The other day, my friend Patrick texted me, asking, “Vacation looks amazing, but scale 1-10, how exhausted are you?!” I responded with only a number.
This vacation is kicking my ass.
I get it. “Cry me a river with your 8-week RV bonanza, bro! You’re crazy lucky to be able to take a trip like that.” It’s not lost on me. We’re blessed. We’re making life-long memories, and were it not for career risks I took in my 20’s, we likely wouldn’t be in a position to be able to make this work. We are loving this time together, and don’t take it for granted.
You think of 8-weeks on the road in an RV, and you envision a lot of downtime, maybe sitting in a camping chair by the fire pit, cozied up and reading a book at dusk, the sweet melody of your children’s laughter in the distance as they frolic about cheerfully, passing the time together playing catch and made-up games.
I brought 6 books on our trip. I haven’t even opened one. Hell, we’ve driven 2,000 miles already and I’ve listened to maybe an hour of an audiobook.
So what, you ask, have I been doing?

Available data:
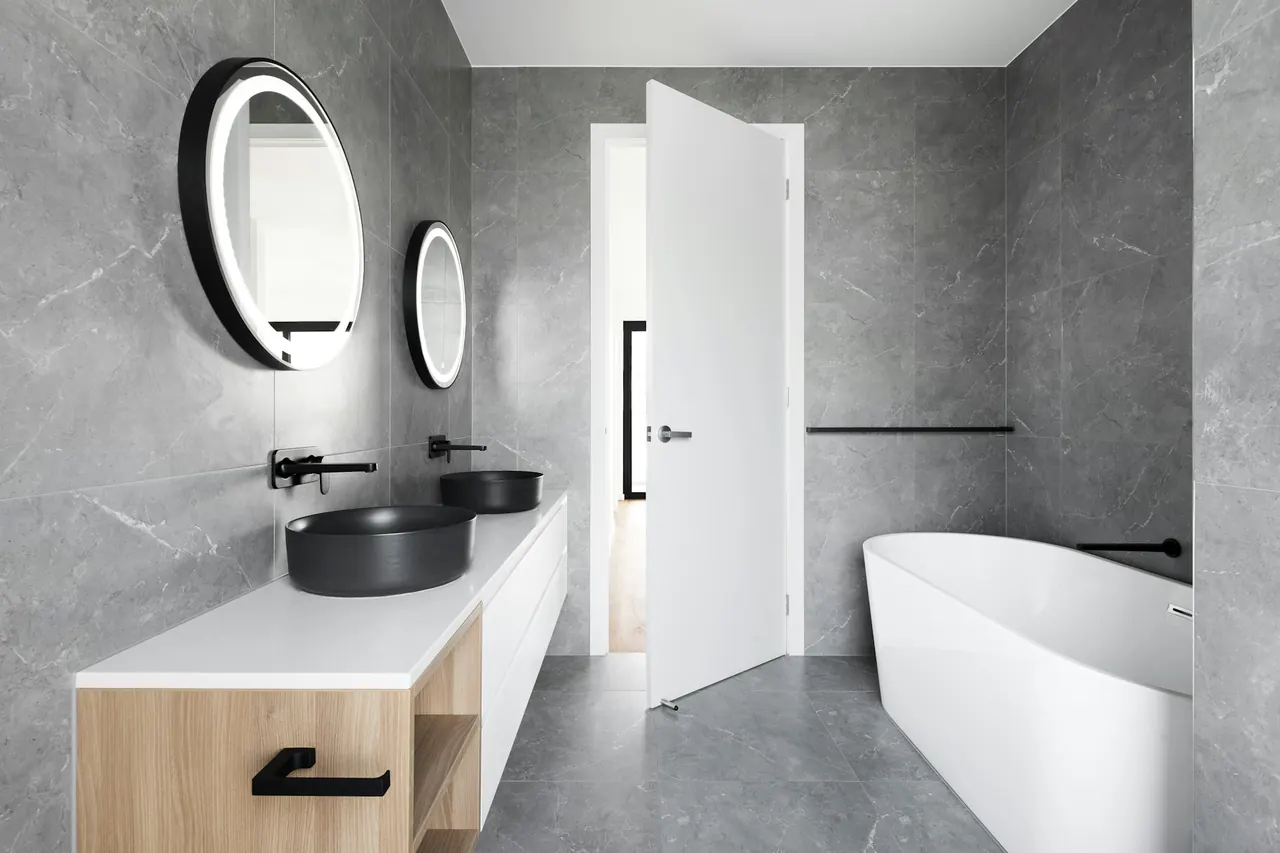 Grey stone bathroom with a freestanding tub and matte black taps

What to do: Can you write out, word for word, the part of the RV vacation post that opens with "The other day, my" and closes with "kicking my ass."?

Expected output:
The other day, my friend Patrick texted me, asking, “Vacation looks amazing, but scale 1-10, how exhausted are you?!” I responded with only a number.
This vacation is kicking my ass.